The Best Lincoln City FC Highlights in Recent History

Some clubs just have it. That thing where the story writes itself year after year and you find yourself having to remind people, no, this is real, this happened. Lincoln City is one of those clubs.

The last nine years have been something else, none of the many online sportsbooks that accept visa couldn’t predict Lincoln’s rapid rise from the National League to the EFL Championship with one of the lowest budgets in League One.

Still, Lincoln’s success isn’t a coincidence, it’s the price of a well-structured project that had been able to stay on its feet even on its lowest points. And all struggles have been worth it.

Credit Graham Burrell

February 2017: Turf Moor

The quarterfinal against Arsenal is difficult to forget, but without the Burnley game none of it would have been possible. Danny Cowley’s side were still in the National League, non-league football, and had already knocked out Oldham, Ipswich and Brighton to get to the fifth round of the FA Cup.

And then Sean Raggett happened. 89th minute, Turf Moor, a corner that nobody expected to produce anything, and Raggett got there first and buried it past Tom Heaton. For a moment nobody quite believed it. Premier League Burnley who would go on to qualify for Europa League football that same year had been defeated by a struggling National League side.

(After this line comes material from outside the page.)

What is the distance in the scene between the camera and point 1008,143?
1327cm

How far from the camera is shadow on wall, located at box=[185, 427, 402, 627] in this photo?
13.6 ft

The first club from outside the Football League to reach the FA Cup quarterfinals in 103 years. Arsenal would go on to beat Lincoln with ease at the Emirates just a couple of weeks later, but Lincoln’s story can’t be taken out of the history books.

Credit Graham Burrell

99 Points Later

The cup run gets all the credit from that 2016/17 season, which is understandable. What gets forgotten is that the same team, at the same time, won the National League with 99 points.

Six years. That is how long Lincoln had been outside the Football League before that title. The return came not through a play-off penalty shootout or a last-day drama, but with a points total that basically settled the argument in March. Returning to the Football League as champions rather than squeezing through the play-offs said everything about the level the Cowley brothers had reached at Sincil Bank.

The pressing, the organisation, the goals from everywhere in the squad. It was a system. And systems that produce 99 points do not happen by accident.

Courtesy Graham Burrell

Wembley: Lincoln’s Playground

In 2018 Lincoln won the EFL Trophy at Wembley, beating Shrewsbury. First major silverware in years. There are photos from that afternoon that tell the story better than words can, supporters who had spent years watching Lincoln at the wrong end of the National League table, suddenly at Wembley with a trophy in front of them.

A year later the League Two title arrived, back-to-back EFL promotions, something no club had managed since 2005. From non-league to League One in 24 months. There was a point during that stretch where it started feeling completely normal, which in hindsight was probably the strangest thing about the whole period.

103 Points to End the 65-Year Drought

Nobody predicted what would happen in the 2025/26 season, but it is real: Lincoln have won League One with an impressive 103 points. Meaning that the Imps are back in the EFL Championship for the first time since 1961. Sixty-five years. A lot of people inside Sincil Bank that season had been going to games for thirty, forty years without ever seeing the club at this level. April the 6th, 2026 changed it all.

The 103-point total by the end of the season was not a flattering number. The Imps were better than everyone else in League One for basically the entire campaign, led the division for long stretches and finished it having lost so rarely it barely registered. A record points tally, the first time in the Championship in over six decades, and a club that had been playing National League football less than a decade earlier now preparing for Sheffield United and Burnley and the rest on a regular Saturday afternoon.

Go back ten years and try explaining to a Lincoln City supporter watching the Imps struggle in the National League that the same team that’s fighting to avoid relegation in the fifth tier is now one step away from Premier League football after a historic league run.